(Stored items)

-=-=-=-=-

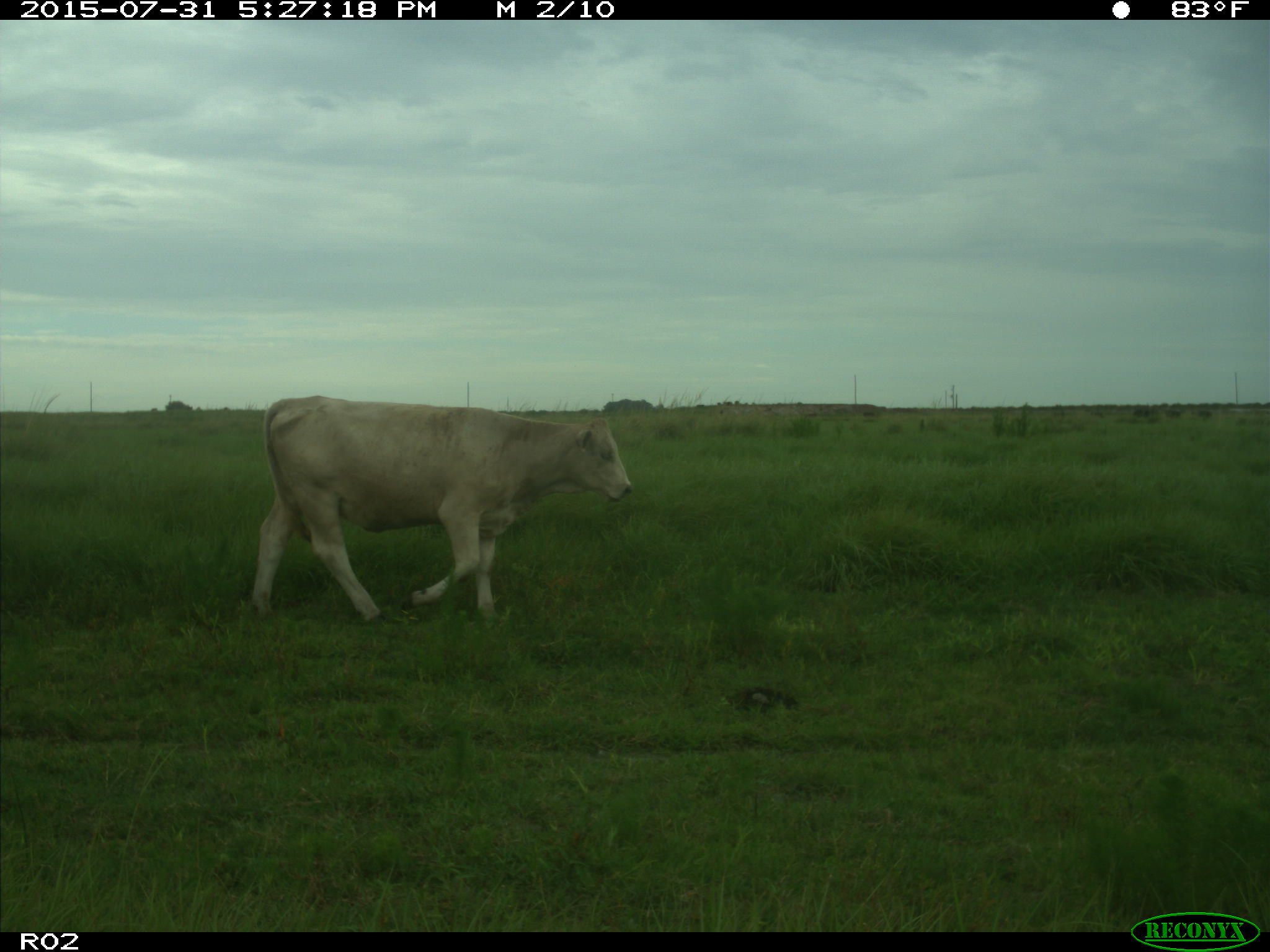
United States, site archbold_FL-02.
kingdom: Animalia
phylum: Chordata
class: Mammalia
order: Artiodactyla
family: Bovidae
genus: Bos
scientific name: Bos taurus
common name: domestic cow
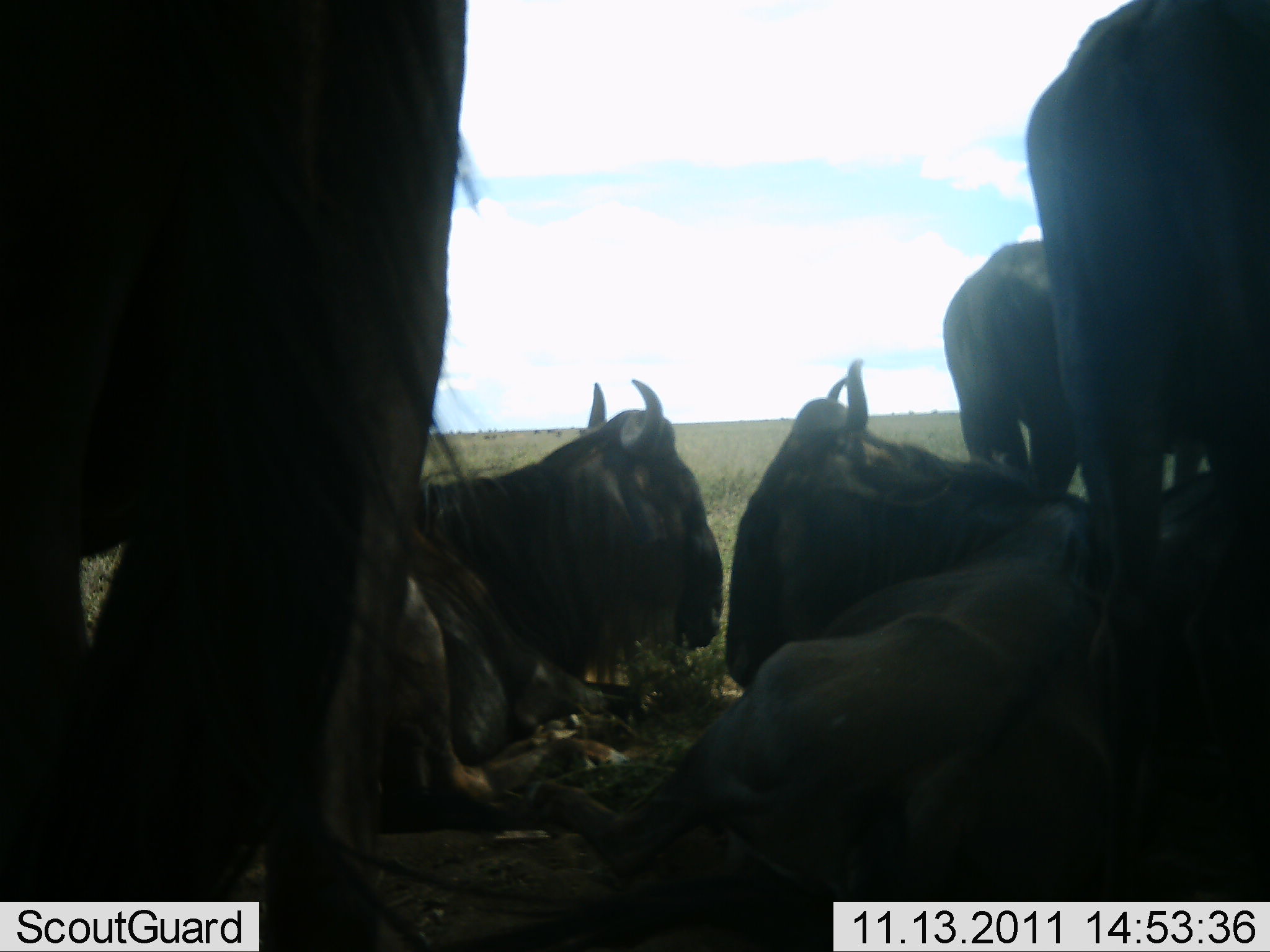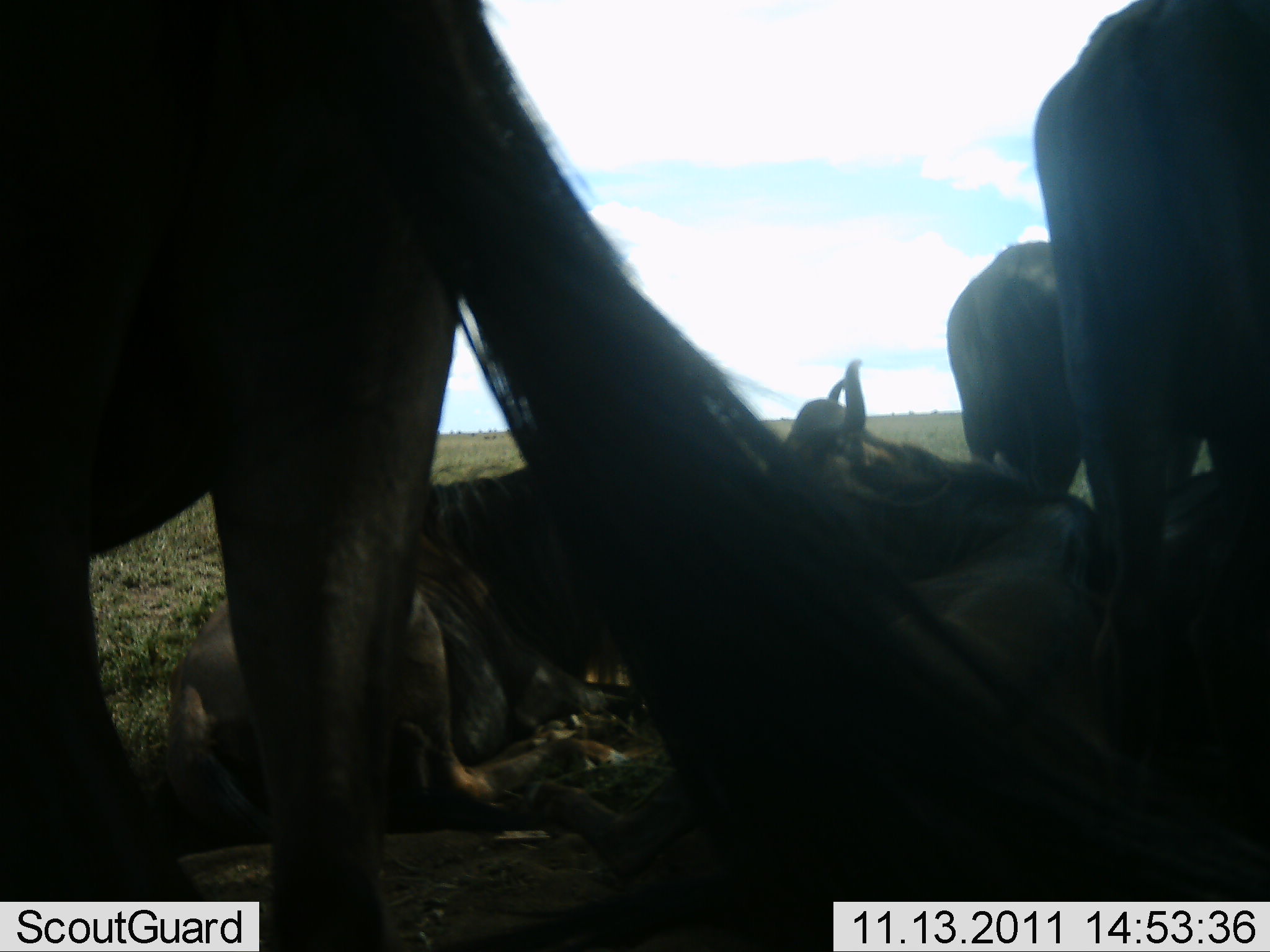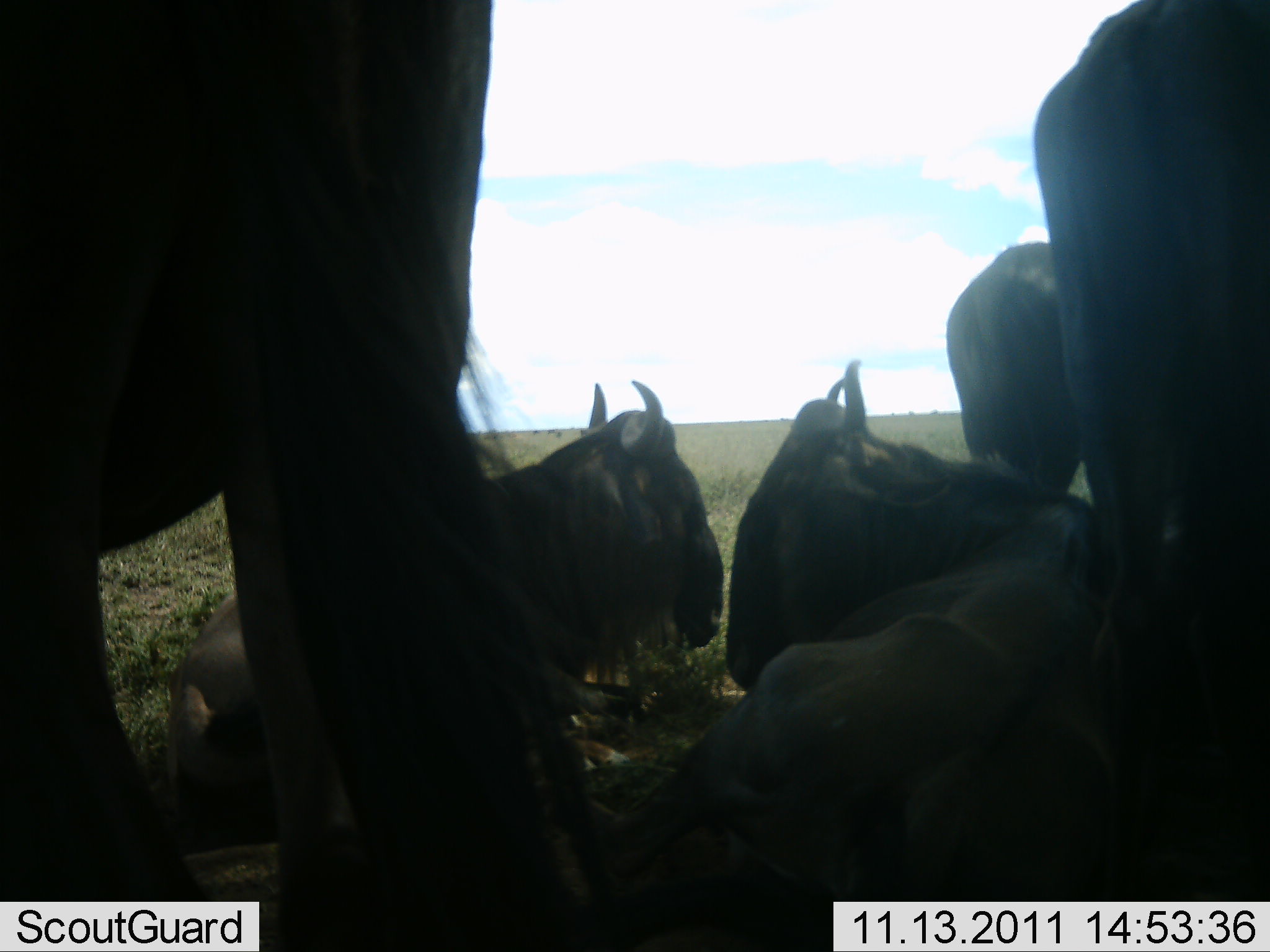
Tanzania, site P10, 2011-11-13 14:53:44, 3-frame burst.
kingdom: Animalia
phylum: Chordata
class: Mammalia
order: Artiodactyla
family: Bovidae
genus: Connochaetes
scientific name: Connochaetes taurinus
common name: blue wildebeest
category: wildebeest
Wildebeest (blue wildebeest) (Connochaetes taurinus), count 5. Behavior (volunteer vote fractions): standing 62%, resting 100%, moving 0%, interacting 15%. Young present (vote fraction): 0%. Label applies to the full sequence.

-=-=-=-=-

**Assigned task**
Print an exact copy of the lines above, from the one containing "scientific name: Bos taurus" through the one containing "scientific name: Connochaetes taurinus", and leave out the pictures.

**Result of the exercise**
scientific name: Bos taurus
common name: domestic cow
Tanzania, site P10, 2011-11-13 14:53:44, 3-frame burst.
kingdom: Animalia
phylum: Chordata
class: Mammalia
order: Artiodactyla
family: Bovidae
genus: Connochaetes
scientific name: Connochaetes taurinus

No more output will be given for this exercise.